**OBJECTIVES**
1 - Translate the sentence "I like the last sheep." from the farm animal photo thread into Spanish.
2 - In the farm animal photo thread, what breed is the gelding?

**DOCUMENT SEGMENT**
* Start *
# Pics, not too many this time!



## secuono (Aug 26, 2012)

Yup, just some pics this time, not hoards of them. Your welcome, lol.


----------



## ksalvagno (Aug 26, 2012)

Everyone is looking good!


----------



## Roll farms (Aug 26, 2012)

GUINEA PIGS!

(sorry, I <3 Guinea pigs)

Great pics!


----------



## Straw Hat Kikos (Aug 26, 2012)

I like the last sheep. 

Oh, and the pigs!! Love pigs.


----------



## CochinBrahmaLover=) (Aug 26, 2012)

Whats breeds of horses....? 

PIGS! GUINEAS! Love pigs and guineas (not guinea pigs tho  )


----------



## secuono (Aug 26, 2012)

CochinBrahmaLover=) said:
			
		

> Whats breeds of horses....?
> 
> PIGS! GUINEAS! Love pigs and guineas (not guinea pigs tho  )


Well that's just madness!






Mare is a Paint w/some TB, Gelding is a Corolla Mustang.


----------



## GoatCrazyLady (Aug 26, 2012)

I love pics! Thanks for sharing.


----------



## CochinBrahmaLover=) (Aug 26, 2012)

secuono said:
			
		

> CochinBrahmaLover=) said:
> 
> 
> 
> ...


LOL. I had some (guinea pigs) and they we're a bit boring

mare is the fleabitten one? Beautiful


----------



## greybeard (Aug 28, 2012)

Pigs, fowl, guineas, guinea pigs, rabbits, horses, sheep---------I gotta ask...
Where's The Beef?


----------



## secuono (Aug 28, 2012)
* End *
(Outline-labeling records)
* Start *
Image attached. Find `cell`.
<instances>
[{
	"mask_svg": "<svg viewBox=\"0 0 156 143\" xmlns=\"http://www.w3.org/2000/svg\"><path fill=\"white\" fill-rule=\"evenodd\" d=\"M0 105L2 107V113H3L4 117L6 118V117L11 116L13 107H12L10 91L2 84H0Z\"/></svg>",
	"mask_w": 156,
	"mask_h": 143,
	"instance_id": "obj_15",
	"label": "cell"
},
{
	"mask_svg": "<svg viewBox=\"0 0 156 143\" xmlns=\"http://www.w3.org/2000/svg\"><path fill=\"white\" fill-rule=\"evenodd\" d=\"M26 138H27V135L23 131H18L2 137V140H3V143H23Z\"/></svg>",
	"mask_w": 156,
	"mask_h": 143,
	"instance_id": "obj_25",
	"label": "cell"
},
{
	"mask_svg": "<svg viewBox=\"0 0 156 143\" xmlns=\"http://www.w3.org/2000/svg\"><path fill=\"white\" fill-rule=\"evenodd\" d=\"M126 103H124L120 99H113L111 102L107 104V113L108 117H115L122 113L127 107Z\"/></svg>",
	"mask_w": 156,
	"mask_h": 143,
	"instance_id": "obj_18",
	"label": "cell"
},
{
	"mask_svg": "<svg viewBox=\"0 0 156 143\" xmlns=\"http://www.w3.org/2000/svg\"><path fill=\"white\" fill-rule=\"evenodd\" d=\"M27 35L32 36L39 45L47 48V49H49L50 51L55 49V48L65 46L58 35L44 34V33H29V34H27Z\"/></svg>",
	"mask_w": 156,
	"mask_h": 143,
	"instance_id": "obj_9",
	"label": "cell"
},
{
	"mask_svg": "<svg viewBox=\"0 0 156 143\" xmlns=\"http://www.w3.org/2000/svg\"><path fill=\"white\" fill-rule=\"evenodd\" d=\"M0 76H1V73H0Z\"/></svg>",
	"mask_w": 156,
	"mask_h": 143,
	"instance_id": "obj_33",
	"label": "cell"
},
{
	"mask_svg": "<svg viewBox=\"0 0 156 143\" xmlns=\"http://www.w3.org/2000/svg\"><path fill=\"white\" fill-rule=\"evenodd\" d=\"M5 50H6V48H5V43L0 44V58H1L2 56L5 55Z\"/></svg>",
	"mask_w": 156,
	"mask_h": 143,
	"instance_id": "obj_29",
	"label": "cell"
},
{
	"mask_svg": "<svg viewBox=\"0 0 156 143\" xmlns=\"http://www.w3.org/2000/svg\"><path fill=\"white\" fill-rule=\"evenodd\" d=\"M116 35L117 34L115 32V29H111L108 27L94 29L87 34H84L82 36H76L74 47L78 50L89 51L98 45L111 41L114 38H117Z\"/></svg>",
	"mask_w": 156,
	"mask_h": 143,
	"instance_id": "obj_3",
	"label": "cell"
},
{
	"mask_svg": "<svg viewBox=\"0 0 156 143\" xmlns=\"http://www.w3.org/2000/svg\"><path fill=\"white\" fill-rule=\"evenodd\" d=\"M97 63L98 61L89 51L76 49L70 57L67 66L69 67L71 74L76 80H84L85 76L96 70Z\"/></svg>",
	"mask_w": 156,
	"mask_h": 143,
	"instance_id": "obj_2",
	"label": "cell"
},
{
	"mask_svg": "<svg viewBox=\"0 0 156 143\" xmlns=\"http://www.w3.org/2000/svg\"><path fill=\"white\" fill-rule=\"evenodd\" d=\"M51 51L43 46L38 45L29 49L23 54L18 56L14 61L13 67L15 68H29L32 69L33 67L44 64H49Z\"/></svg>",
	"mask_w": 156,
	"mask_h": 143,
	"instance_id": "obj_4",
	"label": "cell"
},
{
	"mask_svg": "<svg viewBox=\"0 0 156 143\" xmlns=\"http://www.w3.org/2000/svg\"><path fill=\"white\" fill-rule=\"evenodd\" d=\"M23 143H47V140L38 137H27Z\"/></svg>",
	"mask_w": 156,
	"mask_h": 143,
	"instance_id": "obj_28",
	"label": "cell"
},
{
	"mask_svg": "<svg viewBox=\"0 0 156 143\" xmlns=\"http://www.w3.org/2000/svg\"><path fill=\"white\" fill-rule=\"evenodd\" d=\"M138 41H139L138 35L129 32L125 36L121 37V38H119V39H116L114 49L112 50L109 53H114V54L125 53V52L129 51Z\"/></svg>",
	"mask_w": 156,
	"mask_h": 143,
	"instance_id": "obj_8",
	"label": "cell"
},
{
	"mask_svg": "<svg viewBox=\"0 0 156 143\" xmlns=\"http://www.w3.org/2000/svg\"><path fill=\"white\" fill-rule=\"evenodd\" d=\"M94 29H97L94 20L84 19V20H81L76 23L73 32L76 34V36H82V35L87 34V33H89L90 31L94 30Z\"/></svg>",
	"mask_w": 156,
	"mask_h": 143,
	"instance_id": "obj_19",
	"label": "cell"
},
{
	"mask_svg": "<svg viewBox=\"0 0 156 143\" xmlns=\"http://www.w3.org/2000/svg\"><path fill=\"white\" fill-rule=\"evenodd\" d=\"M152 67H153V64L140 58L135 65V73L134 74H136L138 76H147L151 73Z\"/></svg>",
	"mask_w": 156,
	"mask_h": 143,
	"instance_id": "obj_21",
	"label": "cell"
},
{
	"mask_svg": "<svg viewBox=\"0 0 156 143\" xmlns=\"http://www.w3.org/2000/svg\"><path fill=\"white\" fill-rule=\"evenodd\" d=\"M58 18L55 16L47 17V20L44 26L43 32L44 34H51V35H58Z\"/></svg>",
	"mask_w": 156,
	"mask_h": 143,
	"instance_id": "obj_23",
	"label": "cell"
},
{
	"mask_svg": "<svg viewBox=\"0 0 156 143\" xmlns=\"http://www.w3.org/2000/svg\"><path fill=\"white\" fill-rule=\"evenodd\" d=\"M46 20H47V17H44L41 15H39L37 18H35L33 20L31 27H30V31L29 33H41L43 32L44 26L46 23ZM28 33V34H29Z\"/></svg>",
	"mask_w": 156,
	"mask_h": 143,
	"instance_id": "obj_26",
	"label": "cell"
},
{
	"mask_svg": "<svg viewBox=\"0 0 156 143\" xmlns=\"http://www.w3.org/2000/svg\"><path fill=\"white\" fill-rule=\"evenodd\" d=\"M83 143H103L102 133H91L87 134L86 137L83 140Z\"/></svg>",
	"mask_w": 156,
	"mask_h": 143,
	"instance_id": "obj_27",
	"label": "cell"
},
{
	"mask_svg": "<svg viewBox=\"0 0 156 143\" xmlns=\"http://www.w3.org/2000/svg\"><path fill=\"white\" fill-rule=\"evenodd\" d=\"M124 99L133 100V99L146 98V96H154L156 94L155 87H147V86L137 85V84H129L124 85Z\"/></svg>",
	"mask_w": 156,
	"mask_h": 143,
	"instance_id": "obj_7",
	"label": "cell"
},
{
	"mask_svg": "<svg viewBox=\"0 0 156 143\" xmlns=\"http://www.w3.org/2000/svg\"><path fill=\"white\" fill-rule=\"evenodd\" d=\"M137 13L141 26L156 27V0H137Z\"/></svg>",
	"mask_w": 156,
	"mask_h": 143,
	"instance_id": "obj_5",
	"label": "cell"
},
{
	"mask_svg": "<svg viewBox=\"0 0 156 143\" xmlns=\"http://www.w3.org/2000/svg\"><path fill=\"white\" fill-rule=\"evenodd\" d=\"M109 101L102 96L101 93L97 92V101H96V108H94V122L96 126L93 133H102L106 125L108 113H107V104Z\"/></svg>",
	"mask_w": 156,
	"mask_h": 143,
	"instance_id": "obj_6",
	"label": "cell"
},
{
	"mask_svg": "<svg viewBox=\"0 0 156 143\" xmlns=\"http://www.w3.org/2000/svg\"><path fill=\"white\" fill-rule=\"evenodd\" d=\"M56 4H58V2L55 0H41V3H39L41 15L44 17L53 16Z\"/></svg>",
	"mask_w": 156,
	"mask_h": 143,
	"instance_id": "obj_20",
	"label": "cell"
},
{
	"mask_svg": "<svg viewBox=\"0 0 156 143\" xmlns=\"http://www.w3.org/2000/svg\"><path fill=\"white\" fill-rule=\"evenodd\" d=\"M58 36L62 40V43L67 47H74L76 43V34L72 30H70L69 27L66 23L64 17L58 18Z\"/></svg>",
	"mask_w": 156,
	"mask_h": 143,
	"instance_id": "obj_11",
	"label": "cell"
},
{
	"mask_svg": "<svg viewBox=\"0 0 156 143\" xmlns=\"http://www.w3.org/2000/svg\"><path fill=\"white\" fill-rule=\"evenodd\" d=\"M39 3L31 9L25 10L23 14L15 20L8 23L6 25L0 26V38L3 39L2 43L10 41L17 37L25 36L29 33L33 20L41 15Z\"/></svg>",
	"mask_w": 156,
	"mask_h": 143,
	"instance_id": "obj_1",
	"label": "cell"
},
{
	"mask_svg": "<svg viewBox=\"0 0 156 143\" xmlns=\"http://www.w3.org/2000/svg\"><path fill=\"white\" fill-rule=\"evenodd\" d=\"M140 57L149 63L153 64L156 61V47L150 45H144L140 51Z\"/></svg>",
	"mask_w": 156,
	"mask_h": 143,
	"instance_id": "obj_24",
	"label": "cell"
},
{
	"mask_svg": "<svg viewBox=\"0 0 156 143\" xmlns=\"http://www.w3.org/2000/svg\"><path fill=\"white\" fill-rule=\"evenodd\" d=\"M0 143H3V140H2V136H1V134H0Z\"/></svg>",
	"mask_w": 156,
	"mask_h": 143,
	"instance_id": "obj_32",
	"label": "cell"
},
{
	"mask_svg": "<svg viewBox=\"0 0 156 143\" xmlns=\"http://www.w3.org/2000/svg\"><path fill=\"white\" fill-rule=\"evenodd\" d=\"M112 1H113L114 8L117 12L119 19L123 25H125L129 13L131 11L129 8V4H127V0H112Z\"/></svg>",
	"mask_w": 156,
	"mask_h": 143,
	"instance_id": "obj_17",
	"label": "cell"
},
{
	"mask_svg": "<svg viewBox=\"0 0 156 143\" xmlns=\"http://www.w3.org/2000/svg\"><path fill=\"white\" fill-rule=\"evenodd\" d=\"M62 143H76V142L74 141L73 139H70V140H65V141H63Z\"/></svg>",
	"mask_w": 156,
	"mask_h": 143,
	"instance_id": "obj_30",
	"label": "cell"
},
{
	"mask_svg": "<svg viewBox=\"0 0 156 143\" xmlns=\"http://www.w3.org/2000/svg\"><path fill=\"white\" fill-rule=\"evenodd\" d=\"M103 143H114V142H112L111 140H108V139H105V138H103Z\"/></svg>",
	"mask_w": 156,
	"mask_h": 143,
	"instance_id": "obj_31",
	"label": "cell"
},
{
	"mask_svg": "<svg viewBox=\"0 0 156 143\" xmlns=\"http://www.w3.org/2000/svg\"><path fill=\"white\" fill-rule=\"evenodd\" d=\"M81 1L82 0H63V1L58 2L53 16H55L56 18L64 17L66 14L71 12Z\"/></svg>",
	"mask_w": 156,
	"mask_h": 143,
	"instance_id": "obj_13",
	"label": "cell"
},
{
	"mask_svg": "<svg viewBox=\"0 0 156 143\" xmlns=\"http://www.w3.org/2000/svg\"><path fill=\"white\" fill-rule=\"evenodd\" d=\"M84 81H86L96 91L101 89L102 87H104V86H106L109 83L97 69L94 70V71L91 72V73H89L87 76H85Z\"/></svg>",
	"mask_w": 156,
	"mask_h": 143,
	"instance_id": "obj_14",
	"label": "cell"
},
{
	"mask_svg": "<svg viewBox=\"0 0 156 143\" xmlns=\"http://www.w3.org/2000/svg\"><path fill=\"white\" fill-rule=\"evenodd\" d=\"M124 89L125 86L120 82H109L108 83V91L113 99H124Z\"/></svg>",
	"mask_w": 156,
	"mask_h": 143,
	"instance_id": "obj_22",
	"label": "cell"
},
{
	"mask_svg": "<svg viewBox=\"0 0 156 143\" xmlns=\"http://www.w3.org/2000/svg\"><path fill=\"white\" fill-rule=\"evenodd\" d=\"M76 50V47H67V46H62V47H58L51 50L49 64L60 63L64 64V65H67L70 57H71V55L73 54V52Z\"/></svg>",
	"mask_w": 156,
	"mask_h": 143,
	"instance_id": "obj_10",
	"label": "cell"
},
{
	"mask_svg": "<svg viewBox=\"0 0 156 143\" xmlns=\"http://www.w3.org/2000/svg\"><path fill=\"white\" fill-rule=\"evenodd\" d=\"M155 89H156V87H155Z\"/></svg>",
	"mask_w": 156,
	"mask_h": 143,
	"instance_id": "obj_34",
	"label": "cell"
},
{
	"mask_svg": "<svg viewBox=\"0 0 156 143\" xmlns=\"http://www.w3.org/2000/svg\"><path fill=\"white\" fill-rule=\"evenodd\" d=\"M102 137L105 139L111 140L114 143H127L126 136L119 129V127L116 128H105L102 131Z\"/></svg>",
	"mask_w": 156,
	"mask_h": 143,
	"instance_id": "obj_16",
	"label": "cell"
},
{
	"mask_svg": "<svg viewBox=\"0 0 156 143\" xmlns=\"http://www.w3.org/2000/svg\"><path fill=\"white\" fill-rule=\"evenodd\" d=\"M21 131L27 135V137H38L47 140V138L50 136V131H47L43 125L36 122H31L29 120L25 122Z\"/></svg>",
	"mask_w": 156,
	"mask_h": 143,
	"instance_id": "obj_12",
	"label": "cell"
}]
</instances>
* End *
**RESULTS BY TASK**
1 - Me gusta la última oveja.

2 - The gelding is a Corolla Mustang.